The New Kid on the Block: GPU-Accelerated Big Data Analytics
Myth #1: GPUs are only good for gamers or supercomputers
Truth: It’s true that the early adopters of GPUs are mostly in the computer gaming industry or makers of supercomputers. However, the massively parallel computing power of GPUs can also be used to speed up machine learning or data mining algorithms that have nothing to do with 3D graphics. Take the Nvidia Titan Black GPU as an example, it has 2880 cores capable of performing over 5 trillion floating-point operations per second (TFLOPS). For comparison a Xeon E5-2699v3 processor can perform about 0.75 TFLOPS, but may cost 4x as much. Besides TFLOPS, GPUsalso enjoy a significant advantage over CPUs in terms of memory bandwidth, which is more important for data intensive applications. For Titan Black, its maximum memory bandwidth is 336 GB/ sec; whereas E5-2699v3’s is only 68 GB/sec. Higher memory bandwidth means more data can be transferred between the processor and its memory in the same amount of time, which is why GPUs can process large quantities of data in a split second.
"It’s true that GPUs are not as easy to program as their CPU counterparts, due to their unconventional processor designs"
One of the hottest areas of machine learning nowadays is Deep Learning (DL), which uses deep neural networks (DNNs) to teach computers to perform tasks such as machine vision and speech recognition. GPUs are widely used in the training of DNNs, which can take up to a few months on the CPU. With GPU-accelerated DL packages such as Caffe and Theano, the training time is often reduced to a few days.

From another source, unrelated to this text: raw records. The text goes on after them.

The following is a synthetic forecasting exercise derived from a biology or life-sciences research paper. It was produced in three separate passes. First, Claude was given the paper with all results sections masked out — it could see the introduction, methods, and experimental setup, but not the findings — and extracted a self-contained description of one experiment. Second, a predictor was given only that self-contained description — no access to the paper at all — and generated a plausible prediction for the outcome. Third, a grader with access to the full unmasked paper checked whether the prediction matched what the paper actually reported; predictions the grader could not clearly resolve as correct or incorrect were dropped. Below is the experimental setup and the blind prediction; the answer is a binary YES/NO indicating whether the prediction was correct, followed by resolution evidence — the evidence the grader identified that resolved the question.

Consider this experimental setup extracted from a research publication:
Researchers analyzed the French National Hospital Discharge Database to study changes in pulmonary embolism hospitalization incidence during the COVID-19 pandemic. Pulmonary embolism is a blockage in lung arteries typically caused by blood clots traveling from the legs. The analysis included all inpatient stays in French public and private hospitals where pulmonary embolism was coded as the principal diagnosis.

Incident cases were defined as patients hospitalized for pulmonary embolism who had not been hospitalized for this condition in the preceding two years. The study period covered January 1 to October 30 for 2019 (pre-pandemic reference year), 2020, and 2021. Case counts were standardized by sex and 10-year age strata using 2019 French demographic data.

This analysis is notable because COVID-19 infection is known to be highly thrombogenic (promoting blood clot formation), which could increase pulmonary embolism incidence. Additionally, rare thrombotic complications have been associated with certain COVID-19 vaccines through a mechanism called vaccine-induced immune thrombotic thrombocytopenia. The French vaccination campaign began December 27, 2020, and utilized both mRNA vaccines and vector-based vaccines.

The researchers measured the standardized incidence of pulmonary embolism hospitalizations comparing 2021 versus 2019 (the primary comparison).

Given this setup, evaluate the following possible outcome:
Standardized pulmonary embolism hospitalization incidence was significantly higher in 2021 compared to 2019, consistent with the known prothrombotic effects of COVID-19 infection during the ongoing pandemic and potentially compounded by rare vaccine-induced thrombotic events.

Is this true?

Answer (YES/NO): YES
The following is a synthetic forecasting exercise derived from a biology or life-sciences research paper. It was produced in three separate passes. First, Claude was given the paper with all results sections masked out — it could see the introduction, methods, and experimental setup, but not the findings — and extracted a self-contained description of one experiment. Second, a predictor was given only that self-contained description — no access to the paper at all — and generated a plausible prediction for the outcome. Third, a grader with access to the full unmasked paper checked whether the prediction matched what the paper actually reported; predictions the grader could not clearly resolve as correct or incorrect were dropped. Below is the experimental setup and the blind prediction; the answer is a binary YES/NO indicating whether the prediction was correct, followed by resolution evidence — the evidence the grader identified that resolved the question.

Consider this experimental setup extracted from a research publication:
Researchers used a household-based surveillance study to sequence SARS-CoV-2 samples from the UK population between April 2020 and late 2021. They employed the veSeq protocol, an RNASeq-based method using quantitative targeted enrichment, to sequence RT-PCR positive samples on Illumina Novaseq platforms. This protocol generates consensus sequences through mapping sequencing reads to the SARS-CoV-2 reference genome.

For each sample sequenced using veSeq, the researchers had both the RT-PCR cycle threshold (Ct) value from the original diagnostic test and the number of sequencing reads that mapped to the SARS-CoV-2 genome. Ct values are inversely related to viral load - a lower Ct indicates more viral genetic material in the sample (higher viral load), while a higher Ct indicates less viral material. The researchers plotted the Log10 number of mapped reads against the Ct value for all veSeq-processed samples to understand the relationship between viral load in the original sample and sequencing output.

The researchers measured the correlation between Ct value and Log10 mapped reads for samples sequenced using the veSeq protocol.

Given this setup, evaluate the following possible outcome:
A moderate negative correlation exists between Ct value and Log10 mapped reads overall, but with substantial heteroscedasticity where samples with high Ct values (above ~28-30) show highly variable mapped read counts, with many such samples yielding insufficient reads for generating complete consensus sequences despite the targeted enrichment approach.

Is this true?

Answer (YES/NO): NO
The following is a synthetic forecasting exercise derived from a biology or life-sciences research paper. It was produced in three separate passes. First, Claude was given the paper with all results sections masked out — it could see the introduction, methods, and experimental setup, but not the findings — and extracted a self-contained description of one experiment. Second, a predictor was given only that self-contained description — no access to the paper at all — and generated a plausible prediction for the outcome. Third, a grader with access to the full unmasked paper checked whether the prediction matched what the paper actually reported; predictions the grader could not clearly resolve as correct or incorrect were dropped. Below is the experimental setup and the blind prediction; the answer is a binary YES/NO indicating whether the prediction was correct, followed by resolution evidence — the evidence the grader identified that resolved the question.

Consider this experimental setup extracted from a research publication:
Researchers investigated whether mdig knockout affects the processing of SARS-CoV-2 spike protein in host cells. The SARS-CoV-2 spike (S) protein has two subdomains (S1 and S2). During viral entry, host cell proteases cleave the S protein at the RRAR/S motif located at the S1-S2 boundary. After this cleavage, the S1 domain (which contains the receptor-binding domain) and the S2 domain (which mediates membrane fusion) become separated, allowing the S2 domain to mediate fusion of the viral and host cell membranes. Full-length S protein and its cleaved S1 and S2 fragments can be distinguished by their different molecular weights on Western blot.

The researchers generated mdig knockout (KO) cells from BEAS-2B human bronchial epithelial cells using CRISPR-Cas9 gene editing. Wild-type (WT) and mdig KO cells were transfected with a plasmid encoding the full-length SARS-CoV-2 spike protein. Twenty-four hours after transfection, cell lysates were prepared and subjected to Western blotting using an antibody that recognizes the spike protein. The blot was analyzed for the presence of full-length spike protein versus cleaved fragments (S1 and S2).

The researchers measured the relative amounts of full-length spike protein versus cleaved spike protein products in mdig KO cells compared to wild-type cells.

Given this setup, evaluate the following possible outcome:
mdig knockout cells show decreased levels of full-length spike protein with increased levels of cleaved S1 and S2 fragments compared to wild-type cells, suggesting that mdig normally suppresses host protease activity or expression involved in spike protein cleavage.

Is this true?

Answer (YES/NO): NO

Myth #2: GPUs are only for small data
Truth: It’s true that GPU cards have limited on-board memory, which cannot be upgraded once they are manufactured, unlike the RAM of a CPU. Furthermore, the maximum RAM size of a GPU is typically much smaller. For example, the maximum memory currently supported by a single Nvidia GPU is 12GB; whereas a multi-socket CPU system can have up to a few TBs of RAM.The conventional thinking is that GPUs areonly suitable for processing small datasets.